Something smells rotten in Houston.
Energy giant Enron, which used to brag about becoming the world's biggest
company, now holds the record for the country's biggest ever bankruptcy
filing.
The human impact is staggering. Some 4500 employees are out of work.
Tens of thousands of investors watched their Enron stock sink suddenly from
$83 per share to 26 cents, wiping out $60 billion of stockholder value. And
those 11,000 employees whose 401K funds were invested exclusively in Enron
- and who were forbidden by Enron's own rules from diversifying - today
have no retirement plan at all.
But Enron may be more than the world's biggest corporate disaster. It could
also be the world's biggest case of corporate criminality.
Enron's demise wasn't due to business factors like strong competition, a
shrinking market or a lagging economy. It was due to deceitful, and perhaps
illegal, games played by corporate executives: diverting funds into secret
partnerships, cooking the books to keep those deals secret, lying to
investors and employees about the financial health of the company, while
selling their own stock to make sure they wouldn't be hurt when the whole
house of cards collapsed.
Unlike thousands of employees, for example, Enron Chairman Kenneth Lay
isn't crying the blues. He cashed out on $123 million worth of stock
options in 2000 alone, and this year pocketed another $25 million.
Even as the company started falling apart, other executives were rewarded.
Just days before filing for bankruptcy, Enron handed $55 million out to
some 500 senior officials: an average $110,000 bonus for screwing up.
Yes, something smells rotten in Houston. But something smells rotten in
Washington, too - because both the rise and fall of Enron are closely
linked to the political fortunes of George W. Bush.
For years, Ken Lay and George Bush have been joined at the hip, two
freewheeling Texas buddies. One helped the other succeed in "bidness;" the
other helped his pal make it big in politics.
Consider the Bush-Enron connections. Enron could never have happened
anywhere but Texas. It was only able to grow so big, so fast, because of
the deregulation of energy companies instituted by then-Gov. George W. Bush.
And Ken Lay rewarded his friend.
He and Enron together were Bush's biggest contributor, giving $2 million
to his campaigns for governor and president. Lay also loaned Bush his
corporate jet. In 2000, Lay sent a memo to company employees, suggesting
that they contribute personal funds to Bush through the company's political
action committee: $500 for low-level managers; $5000 for senior executives.
Once in the White House, Bush responded generously.
Ken Lay was the only energy executive to meet privately with Vice President
Dick Cheney to help shape the administration's new energy policy - which
included a recommendation to break up monopoly control of electricity
transmission networks, a longtime Enron goal.
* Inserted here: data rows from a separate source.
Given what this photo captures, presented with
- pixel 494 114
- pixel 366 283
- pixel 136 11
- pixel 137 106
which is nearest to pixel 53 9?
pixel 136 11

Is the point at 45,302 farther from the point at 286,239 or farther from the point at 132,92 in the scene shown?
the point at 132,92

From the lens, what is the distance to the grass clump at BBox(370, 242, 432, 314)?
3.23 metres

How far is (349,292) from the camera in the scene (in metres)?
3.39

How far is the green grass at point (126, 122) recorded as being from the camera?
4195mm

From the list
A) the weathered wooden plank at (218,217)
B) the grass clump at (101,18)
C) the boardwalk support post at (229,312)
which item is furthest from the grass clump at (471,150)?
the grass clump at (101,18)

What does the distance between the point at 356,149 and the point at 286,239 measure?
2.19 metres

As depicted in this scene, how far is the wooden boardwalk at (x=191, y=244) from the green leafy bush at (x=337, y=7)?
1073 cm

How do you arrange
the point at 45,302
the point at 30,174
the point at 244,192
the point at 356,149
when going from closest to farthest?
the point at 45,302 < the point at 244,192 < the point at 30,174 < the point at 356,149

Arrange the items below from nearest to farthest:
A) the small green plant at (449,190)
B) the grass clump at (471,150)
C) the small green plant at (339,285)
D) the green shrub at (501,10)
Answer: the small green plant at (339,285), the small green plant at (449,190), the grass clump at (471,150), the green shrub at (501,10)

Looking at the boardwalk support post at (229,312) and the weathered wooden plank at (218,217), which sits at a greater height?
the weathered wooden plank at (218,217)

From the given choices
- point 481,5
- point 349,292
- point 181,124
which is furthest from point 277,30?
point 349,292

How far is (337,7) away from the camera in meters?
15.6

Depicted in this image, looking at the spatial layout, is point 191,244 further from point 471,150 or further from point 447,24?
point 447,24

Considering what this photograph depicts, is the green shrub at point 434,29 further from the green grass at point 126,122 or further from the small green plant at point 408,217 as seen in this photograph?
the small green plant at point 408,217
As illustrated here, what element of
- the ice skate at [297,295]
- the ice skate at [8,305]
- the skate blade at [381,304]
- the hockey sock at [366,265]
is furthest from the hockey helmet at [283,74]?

For a while, Bush even considered naming Lay his Commerce Secretary.
Fortuitously, that appointment never happened. But he did surround himself
with Enron partisans. Lawrence B. Lindsey, Bush's top economic adviser, was
an Enron consultant.
Robert Zoellick, U.S. Trade Representative, served on Enron's advisory
council.
I. Lewis Libby, Cheney's Chief of Staff, was a major Enron stockholder.
Thomas White, Secretary of the Army, was an Enron executive for over 10
years and held millions of dollars in stocks and options when appointed.
Karl Rove, chief White House political adviser, owned between $100,000 and
$250,000 worth of Enron stock when he met with Ken Lay in the White House
to discuss Enron's problems with federal regulators. And, until he was
named Republican National Chairman recently, Marc Racicot was Enron's
Washington lobbyist.
No wonder the Bush White House refused to help California solve its energy
crisis last Spring. California's problems were caused by Enron's suddenly
inflating the price of electricity, forcing blackouts throughout the state.
But Bush refused to intervene to help consumers. He wouldn't do anything to
hurt his pal's big business.
Indeed, the Bush-Enron connections are so close, it's hard to tell whether
Enron is the house that Bush built or Bush is the house that Enron built.
We know George Bush and friends were major players in Enron's corporate
success. Were they also major facilitators of Enron's corporate wrongdoing?
Either way - and war or no war - the whole mess demands a congressional
investigation.
If Congress and Ken Starr could spend two years investigating a 20-year old
$100,000 real estate investment in Arkansas, they can and must examine a
multi-billion dollar energy scam in Texas, where millions lost their shirts.
Enron makes Whitewater look like peanuts.